It has been just over one year since cannabis was legalized in Canada. The rapid expansion of the cannabis industry has resulted in a remarkably high number of cross-ownership of companies.

The Canadian Securities Administrators ("CSA") have published Staff Notice 51-359 (the "Staff Notice") to provide further guidance to cannabis issuers on disclosure required in respect of certain significant corporate transactions. Specifically, the CSA observed inadequate transparency related to mergers, acquisitions and other significant corporate transactions, and deficient disclosure in respect of corporate governance practices.

Disclosure of Financial Interests in Significant Corporate Transactions

The CSA noted that it has been common for cannabis issuers and their directors or executive officers to participate in the financing of other cannabis issuers. This has led to a high amount of cross-ownership of financial interests amongst cannabis issuers and their directors and executive officers. With the significant growth of the cannabis industry contributing to the frequency of mergers, acquisitions and other significant transactions ("M&A Transactions") in the cannabis industry sector, the CSA has observed various instances where cannabis companies and their insiders have had undisclosed financial interests in these transactions. When these interests remain undisclosed, investors are deprived of material information in assessing the merits of a particular transaction and certain key elements of a transaction, such as purchase price, timing and contingent payments, may require re-examination in the context of fully disclosed cross-ownership.

The CSA further noted that in the context of M&A Transactions, cross-ownership disclosure may be required even if the amount of financial interest does not trigger the specified quantitative disclosure thresholds under securities law.

The Staff Notice explains that the appropriate disclosure document required to provide the transparency that investors need will depend on the structure of the proposed transaction, whether the issuer is the purchaser or the target, and the requirements of the stock exchange on which the issuer's securities are listed.

Board Member Independence

With respect to the corporate governance practices of cannabis issuers, the CSA noted several instances in which board members of an issuer were identified as being independent, without reference to, or analysis of, potential conflicts of interest or other factors that could affect independence. The Staff Notice invites cannabis issuers to reassess whether their board members are truly independent and whether they have a direct or indirect material relationship with the issuer that could affect their independence.

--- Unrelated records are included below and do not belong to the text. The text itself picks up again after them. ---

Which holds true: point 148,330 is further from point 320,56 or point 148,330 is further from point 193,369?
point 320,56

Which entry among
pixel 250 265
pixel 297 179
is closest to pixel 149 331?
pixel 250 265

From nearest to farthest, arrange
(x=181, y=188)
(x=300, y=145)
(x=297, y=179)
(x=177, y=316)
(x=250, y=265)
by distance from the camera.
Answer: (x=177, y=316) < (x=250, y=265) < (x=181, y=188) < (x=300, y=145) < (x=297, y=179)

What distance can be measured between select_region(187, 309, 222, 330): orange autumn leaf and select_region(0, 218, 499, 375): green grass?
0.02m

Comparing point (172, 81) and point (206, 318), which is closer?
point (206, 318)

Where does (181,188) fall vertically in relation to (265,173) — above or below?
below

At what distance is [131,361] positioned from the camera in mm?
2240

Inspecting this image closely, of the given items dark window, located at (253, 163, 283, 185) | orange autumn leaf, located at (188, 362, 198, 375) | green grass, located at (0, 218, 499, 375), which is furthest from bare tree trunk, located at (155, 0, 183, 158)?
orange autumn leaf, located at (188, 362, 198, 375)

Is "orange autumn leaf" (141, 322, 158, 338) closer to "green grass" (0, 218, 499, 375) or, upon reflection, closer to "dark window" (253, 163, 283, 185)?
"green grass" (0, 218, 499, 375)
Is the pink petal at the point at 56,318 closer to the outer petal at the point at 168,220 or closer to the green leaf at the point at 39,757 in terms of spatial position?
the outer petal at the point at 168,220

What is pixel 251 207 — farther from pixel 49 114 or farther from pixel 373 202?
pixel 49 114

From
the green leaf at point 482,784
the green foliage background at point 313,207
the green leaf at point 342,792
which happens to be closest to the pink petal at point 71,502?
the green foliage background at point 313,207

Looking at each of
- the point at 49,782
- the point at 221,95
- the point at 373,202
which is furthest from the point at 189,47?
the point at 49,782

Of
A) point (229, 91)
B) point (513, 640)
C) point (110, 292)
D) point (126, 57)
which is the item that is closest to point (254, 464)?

One particular example of a potentially problematic corporate governance practice that the CSA noted is the situation where the chair of the board also serves as the chief executive officer of the issuer. The CSA maintains the view that this dual role undermines investor confidence in the ability of the board to operate independently and to provide the necessary oversight for the issuer.

In terms of best practices, the Staff Notice encourages issuers to adopt a written code of business conduct and ethics, which can include provisions for when and how conflicts of interest are to be disclosed, as well as provisions regarding disclosure of cross directorship and executive positions in the context of M&A Transactions.